Beforehand, modifying useful resource requests or limits required destroying the pod and creating a brand new one with up to date specs. Purposes went offline throughout the transition. Community connections dropped. The method required upkeep home windows for routine operational duties.
The brand new implementation modifies cgroup (management group) settings immediately on operating containers. When useful resource specs change, Kubernetes updates the prevailing cgroup moderately than recreating the pod. Purposes proceed operating with out interruption.

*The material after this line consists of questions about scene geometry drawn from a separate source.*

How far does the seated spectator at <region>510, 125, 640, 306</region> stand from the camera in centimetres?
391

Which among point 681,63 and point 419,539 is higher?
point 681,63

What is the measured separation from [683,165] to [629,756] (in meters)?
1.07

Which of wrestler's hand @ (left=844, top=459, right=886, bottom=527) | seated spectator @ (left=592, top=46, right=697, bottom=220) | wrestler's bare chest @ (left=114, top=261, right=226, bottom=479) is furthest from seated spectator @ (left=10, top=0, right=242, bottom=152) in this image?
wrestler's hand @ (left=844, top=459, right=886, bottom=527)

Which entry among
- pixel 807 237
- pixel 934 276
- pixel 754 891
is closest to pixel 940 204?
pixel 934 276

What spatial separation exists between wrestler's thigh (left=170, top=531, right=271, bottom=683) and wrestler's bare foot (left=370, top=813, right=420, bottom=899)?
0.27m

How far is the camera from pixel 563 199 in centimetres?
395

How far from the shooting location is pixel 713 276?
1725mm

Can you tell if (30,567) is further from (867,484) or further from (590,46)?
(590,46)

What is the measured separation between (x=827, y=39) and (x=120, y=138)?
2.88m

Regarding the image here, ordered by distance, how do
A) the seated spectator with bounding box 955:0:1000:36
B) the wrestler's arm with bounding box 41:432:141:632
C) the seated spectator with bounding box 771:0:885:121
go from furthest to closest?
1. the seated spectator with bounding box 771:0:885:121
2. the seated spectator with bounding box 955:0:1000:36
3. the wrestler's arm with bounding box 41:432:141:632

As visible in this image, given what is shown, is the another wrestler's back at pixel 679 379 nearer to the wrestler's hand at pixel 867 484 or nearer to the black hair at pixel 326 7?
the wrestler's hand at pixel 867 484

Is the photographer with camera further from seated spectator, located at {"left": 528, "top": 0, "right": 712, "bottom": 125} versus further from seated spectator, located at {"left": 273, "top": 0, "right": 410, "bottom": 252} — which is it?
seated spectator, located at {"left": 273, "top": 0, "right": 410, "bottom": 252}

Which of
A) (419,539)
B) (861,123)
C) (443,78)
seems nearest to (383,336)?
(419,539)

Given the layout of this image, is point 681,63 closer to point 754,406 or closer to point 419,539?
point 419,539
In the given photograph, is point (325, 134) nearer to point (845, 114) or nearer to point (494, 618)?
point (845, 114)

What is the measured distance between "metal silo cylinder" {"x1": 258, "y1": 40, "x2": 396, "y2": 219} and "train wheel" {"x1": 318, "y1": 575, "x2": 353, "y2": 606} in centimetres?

The characteristic significantly advantages AI coaching workloads and edge computing deployments. Coaching jobs can now scale vertically with out restarts. Edge environments achieve useful resource flexibility with out the complexity of pod recreation.
“For AI, that’s a very huge coaching job that may be scaled and adjusted vertically, after which for edge computing, that’s actually huge to the place there’s added complexity and really adjusting these workloads,” Hagen mentioned.
The characteristic requires cgroups v2 on the underlying Linux nodes. Kubernetes 1.35 deprecates cgroups v1 help. Most present enterprise Linux distributions embrace cgroups v2, however older deployments may have OS upgrades earlier than utilizing in-place useful resource changes.
Gang Scheduling helps distributed AI workloads
Among the many preview options that’s within the new launch is a functionality often called gang scheduling. The characteristic (tracked as KEP-4671) is meant to assist distributed functions that require a number of pods to begin concurrently.